What is expected. Find the word "Vietnam" in the material below and gather every line that contains it.

Given information.
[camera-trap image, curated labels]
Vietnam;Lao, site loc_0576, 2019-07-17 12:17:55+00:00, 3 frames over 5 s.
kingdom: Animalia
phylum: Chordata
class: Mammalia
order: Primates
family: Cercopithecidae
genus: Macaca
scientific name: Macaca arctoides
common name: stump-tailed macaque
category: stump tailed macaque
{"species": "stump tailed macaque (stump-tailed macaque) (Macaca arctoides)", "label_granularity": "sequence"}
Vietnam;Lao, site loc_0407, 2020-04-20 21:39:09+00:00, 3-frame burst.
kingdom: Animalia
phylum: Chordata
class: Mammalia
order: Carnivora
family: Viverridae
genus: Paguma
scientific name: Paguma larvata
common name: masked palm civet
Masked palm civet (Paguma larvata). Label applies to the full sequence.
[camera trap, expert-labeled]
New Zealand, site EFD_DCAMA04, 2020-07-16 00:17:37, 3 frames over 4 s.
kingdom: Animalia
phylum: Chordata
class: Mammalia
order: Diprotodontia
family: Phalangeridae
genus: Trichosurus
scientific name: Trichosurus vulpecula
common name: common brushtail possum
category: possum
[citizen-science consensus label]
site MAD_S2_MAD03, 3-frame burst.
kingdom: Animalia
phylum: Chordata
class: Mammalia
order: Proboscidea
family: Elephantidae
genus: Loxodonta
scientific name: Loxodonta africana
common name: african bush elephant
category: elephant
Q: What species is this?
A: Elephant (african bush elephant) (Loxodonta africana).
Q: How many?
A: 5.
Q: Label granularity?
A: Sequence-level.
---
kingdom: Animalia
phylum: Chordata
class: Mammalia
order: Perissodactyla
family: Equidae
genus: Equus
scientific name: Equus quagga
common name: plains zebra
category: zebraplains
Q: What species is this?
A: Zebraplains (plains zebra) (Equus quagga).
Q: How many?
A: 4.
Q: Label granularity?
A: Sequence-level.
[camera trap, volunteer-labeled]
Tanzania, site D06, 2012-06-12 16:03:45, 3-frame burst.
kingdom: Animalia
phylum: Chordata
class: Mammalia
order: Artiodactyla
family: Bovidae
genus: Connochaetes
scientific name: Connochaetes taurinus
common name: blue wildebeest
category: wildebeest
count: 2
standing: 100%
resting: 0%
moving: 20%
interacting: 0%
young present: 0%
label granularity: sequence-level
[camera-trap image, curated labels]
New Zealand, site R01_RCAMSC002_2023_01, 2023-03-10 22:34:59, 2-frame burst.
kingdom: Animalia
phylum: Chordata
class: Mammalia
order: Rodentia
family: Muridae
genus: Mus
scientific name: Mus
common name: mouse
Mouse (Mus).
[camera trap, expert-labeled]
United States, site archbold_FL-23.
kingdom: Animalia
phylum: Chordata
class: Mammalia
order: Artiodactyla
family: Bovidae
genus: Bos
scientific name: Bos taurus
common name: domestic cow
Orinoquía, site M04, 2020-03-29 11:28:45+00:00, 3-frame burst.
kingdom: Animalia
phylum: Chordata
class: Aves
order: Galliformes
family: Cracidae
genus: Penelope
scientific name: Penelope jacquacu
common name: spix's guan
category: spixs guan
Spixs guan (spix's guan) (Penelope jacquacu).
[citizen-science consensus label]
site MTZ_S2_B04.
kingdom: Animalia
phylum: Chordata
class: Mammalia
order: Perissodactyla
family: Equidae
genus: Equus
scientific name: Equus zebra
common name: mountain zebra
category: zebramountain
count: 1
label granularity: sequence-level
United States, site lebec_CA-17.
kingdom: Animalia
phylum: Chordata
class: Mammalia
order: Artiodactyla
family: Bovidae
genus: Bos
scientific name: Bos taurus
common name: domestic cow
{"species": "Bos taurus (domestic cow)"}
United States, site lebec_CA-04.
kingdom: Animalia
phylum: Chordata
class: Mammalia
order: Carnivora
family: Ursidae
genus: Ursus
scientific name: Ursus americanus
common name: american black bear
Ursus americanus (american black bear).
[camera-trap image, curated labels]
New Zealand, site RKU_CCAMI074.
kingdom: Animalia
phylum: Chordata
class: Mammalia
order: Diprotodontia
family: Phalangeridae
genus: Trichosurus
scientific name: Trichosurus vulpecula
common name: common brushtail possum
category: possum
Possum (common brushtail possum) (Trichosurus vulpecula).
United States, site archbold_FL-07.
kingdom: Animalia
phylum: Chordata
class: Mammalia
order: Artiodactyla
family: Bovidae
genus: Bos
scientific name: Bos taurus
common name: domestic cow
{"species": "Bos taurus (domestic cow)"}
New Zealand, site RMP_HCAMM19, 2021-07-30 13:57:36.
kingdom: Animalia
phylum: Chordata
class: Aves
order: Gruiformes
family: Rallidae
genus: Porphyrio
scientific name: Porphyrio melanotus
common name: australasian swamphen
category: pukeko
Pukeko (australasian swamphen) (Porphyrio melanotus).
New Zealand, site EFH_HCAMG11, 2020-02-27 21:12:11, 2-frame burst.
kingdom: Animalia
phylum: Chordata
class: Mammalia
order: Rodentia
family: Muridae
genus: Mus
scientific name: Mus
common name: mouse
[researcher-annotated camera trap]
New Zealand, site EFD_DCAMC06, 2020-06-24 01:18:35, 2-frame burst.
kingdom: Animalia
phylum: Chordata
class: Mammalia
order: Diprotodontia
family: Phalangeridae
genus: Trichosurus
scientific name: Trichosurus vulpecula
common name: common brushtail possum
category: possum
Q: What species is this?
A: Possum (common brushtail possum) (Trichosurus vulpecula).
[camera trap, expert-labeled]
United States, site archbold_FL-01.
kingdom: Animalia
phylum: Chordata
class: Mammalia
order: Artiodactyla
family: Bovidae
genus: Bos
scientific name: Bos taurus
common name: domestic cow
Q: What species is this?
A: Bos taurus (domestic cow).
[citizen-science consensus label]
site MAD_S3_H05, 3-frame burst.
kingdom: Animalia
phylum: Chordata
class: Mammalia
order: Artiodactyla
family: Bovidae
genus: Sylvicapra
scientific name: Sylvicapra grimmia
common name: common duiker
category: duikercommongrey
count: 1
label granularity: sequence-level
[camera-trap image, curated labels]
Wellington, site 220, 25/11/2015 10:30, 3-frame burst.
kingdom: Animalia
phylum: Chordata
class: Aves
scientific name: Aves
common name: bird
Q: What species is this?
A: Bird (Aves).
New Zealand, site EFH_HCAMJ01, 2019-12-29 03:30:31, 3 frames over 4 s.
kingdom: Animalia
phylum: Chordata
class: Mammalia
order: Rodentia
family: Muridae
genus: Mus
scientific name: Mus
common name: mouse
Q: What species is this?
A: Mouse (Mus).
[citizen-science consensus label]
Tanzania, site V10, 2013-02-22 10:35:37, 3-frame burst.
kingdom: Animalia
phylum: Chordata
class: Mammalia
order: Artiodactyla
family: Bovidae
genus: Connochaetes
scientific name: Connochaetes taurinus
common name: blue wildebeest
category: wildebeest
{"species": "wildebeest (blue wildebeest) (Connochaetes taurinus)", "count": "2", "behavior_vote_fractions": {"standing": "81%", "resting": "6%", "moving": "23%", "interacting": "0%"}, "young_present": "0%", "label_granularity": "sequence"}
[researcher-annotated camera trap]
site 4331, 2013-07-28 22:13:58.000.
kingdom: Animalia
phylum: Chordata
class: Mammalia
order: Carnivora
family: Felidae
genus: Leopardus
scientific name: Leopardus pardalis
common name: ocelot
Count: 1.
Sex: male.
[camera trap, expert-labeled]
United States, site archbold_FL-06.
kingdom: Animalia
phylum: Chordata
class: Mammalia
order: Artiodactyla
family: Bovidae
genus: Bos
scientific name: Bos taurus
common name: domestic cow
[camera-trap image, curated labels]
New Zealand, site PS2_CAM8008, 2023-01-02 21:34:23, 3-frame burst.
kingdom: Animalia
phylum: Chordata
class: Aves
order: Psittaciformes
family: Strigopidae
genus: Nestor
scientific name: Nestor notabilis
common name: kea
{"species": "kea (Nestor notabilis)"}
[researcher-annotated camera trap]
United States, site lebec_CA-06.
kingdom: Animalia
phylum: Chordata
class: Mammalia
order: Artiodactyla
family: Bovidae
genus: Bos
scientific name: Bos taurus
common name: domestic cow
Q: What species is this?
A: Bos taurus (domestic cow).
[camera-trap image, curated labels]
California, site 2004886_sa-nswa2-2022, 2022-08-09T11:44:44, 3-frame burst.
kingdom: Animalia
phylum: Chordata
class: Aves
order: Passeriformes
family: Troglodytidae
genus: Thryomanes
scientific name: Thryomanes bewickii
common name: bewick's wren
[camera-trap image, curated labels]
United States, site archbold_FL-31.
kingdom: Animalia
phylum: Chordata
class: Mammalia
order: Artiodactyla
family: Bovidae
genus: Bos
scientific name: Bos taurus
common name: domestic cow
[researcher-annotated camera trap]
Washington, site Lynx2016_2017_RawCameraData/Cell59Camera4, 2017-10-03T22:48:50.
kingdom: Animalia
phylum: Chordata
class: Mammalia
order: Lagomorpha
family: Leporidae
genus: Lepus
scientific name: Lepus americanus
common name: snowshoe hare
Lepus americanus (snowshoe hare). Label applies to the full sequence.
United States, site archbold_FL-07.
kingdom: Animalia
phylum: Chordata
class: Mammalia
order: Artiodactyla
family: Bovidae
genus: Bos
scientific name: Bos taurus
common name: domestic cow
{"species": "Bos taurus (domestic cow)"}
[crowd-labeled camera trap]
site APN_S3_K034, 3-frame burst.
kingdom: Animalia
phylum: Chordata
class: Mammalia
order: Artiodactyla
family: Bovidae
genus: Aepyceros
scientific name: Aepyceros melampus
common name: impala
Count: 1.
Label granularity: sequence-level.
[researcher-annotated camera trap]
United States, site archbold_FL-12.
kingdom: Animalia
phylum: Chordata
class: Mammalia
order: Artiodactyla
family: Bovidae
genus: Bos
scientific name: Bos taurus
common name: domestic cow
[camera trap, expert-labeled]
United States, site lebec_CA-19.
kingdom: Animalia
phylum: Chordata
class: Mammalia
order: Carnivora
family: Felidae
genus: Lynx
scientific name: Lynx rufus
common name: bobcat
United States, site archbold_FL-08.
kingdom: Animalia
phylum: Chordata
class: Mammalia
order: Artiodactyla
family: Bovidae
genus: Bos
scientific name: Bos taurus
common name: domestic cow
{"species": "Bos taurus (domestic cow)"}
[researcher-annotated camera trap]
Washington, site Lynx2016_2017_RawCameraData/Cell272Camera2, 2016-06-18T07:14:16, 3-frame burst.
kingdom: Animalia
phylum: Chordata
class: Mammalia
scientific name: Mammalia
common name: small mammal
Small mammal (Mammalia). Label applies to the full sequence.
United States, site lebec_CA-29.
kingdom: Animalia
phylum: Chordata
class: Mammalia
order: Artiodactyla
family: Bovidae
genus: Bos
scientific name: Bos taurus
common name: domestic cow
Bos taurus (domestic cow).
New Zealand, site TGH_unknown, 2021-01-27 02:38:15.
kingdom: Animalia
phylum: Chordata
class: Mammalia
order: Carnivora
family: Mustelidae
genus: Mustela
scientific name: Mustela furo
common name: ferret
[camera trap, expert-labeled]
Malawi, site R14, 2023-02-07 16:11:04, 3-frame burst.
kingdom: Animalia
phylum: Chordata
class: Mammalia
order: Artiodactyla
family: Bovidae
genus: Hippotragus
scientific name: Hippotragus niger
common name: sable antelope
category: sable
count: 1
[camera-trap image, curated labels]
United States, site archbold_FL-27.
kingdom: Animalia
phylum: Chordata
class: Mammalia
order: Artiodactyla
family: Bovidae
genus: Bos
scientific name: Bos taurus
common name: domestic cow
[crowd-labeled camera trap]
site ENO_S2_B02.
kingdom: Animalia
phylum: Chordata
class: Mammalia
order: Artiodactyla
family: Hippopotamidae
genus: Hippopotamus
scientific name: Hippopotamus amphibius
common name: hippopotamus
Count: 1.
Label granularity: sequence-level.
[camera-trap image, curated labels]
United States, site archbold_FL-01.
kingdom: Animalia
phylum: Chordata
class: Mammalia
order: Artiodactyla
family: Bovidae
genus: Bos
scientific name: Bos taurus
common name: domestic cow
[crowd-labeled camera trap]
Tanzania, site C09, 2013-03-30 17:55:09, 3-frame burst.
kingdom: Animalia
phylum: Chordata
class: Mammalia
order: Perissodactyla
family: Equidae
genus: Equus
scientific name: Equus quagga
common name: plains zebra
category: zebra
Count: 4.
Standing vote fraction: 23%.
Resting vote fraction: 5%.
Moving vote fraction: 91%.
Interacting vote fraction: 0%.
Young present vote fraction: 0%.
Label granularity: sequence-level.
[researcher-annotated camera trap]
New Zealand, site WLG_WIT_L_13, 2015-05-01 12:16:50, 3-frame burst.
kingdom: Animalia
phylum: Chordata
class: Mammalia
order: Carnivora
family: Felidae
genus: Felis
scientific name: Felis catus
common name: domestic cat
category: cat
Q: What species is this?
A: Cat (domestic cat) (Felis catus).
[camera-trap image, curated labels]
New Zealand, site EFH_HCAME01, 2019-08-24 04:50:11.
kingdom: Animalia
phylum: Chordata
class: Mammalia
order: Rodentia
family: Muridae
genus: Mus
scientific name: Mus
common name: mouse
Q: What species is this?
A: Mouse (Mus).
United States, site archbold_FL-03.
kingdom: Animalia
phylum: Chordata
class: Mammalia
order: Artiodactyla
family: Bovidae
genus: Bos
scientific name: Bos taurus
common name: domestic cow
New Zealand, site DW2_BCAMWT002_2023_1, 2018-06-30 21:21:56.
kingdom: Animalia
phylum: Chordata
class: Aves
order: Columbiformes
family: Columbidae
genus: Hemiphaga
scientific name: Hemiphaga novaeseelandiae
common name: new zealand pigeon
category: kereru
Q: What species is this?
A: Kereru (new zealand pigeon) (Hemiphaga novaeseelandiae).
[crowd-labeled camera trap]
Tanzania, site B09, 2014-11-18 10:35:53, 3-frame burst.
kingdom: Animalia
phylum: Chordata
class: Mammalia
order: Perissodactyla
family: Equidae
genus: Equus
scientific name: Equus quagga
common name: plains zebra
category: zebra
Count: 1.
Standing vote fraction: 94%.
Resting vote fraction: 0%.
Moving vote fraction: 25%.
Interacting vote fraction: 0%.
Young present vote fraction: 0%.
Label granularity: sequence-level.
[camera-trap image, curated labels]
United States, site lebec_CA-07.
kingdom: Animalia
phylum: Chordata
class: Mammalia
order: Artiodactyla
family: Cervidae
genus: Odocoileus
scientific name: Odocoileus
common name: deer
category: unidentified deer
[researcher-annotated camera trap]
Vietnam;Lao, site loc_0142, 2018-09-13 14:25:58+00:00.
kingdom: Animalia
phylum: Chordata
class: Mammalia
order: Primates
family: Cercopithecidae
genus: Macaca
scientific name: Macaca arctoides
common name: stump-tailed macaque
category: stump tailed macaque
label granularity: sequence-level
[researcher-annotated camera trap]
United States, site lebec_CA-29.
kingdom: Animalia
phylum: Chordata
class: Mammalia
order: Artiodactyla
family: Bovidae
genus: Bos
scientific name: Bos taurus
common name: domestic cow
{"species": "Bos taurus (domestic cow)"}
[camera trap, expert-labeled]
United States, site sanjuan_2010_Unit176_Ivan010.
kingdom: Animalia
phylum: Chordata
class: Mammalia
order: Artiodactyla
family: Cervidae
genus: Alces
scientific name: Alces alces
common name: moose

Exercise solution.
Vietnam;Lao, site loc_0576, 2019-07-17 12:17:55+00:00, 3 frames over 5 s.
Vietnam;Lao, site loc_0407, 2020-04-20 21:39:09+00:00, 3-frame burst.
Vietnam;Lao, site loc_0142, 2018-09-13 14:25:58+00:00.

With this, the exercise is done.